The blank page holds terror — and endless possibility. For there is no single right beginning, but as many beginnings as can be imagined. Matthias Pintscher dramatizes the act of creation by boldly linking it with the myth of cosmogony with which the Bible begins. bereshit, the very first word of the Hebrew Torah (and of what is more widely known as the Book of Genesis), reminds us of how slippery our putatively fixed points of origin actually are.
That the first word of divine revelation should begin not with aleph but with the second letter of the alphabet is a matter of much discussion in Jewish teaching, as is the inaccuracy of the familiar translation “in the beginning” (there is no definite article in the construction bereshit). Properly, the phrase means “in a beginning.” Deeply fascinated by the bridges between spoken and musical language, Pintscher — who learned Hebrew while living in Israel during his 20s — remarks that “words [in Hebrew] are like islands, like energy sources” because so much is derived from “short root words” — such as the root rosh (“head”) in bereshit. Elsewhere, Pintscher likens the piece to “a great river.”

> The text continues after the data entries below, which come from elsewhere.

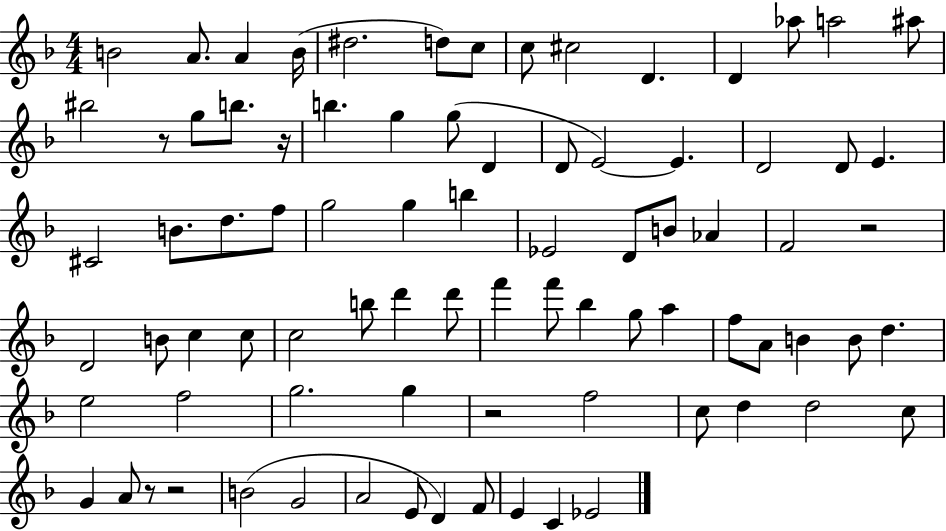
{
  \clef treble
  \numericTimeSignature
  \time 4/4
  \key f \major
  b'2 a'8. a'4 b'16( | dis''2. d''8) c''8 | c''8 cis''2 d'4. | d'4 aes''8 a''2 ais''8 | \break bis''2 r8 g''8 b''8. r16 | b''4. g''4 g''8( d'4 | d'8 e'2~~) e'4. | d'2 d'8 e'4. | \break cis'2 b'8. d''8. f''8 | g''2 g''4 b''4 | ees'2 d'8 b'8 aes'4 | f'2 r2 | \break d'2 b'8 c''4 c''8 | c''2 b''8 d'''4 d'''8 | f'''4 f'''8 bes''4 g''8 a''4 | f''8 a'8 b'4 b'8 d''4. | \break e''2 f''2 | g''2. g''4 | r2 f''2 | c''8 d''4 d''2 c''8 | \break g'4 a'8 r8 r2 | b'2( g'2 | a'2 e'8 d'4) f'8 | e'4 c'4 ees'2 | \break \bar "|."
}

EIC premiered bereshit in Paris early in 2012; later that year, Pintscher introduced his two-part Chute d’Étoiles (“Falling Stars”), which similarly addresses the theme of cosmic beginnings — here, conceptualized as the Big Bang and paying homage to a sculptural installation by Anselm Kiefer.
The musical point of departure in bereshit is also a psychological one: “as if you woke up in a strange room in the pitch darkness of night, realizing your whereabouts only after a few seconds,” according to the composer. “In this state, you attempt to make out the shapes of the space. It is a beginning of a beginning from absolute darkness and shapelessness. Very cautiously and gradually, particles disentangle and then condense, fitting together in shapes.”
The initial sound, emerging from silence, is an incredibly soft, flutelike, sustained F in the highest register of a solo double bass. Pintscher likens the note F to a “horizon” that stretches across the composition. It gives way to percussive sounds “from which elements then detach and condense.” He describes the music as “highly organic,” the material “developing slowly, in quasi-chronological fashion.” Overall, bereshit “arose from the idea of liberating an entire compendium of sounds, gestures, rhythms, and orchestral combinations from a primordial state of sound.” Within Pintscher’s body of work, bereshit‘s concept of sound and space “ventures far beyond the chamber music-like dimension of ensemble forces.”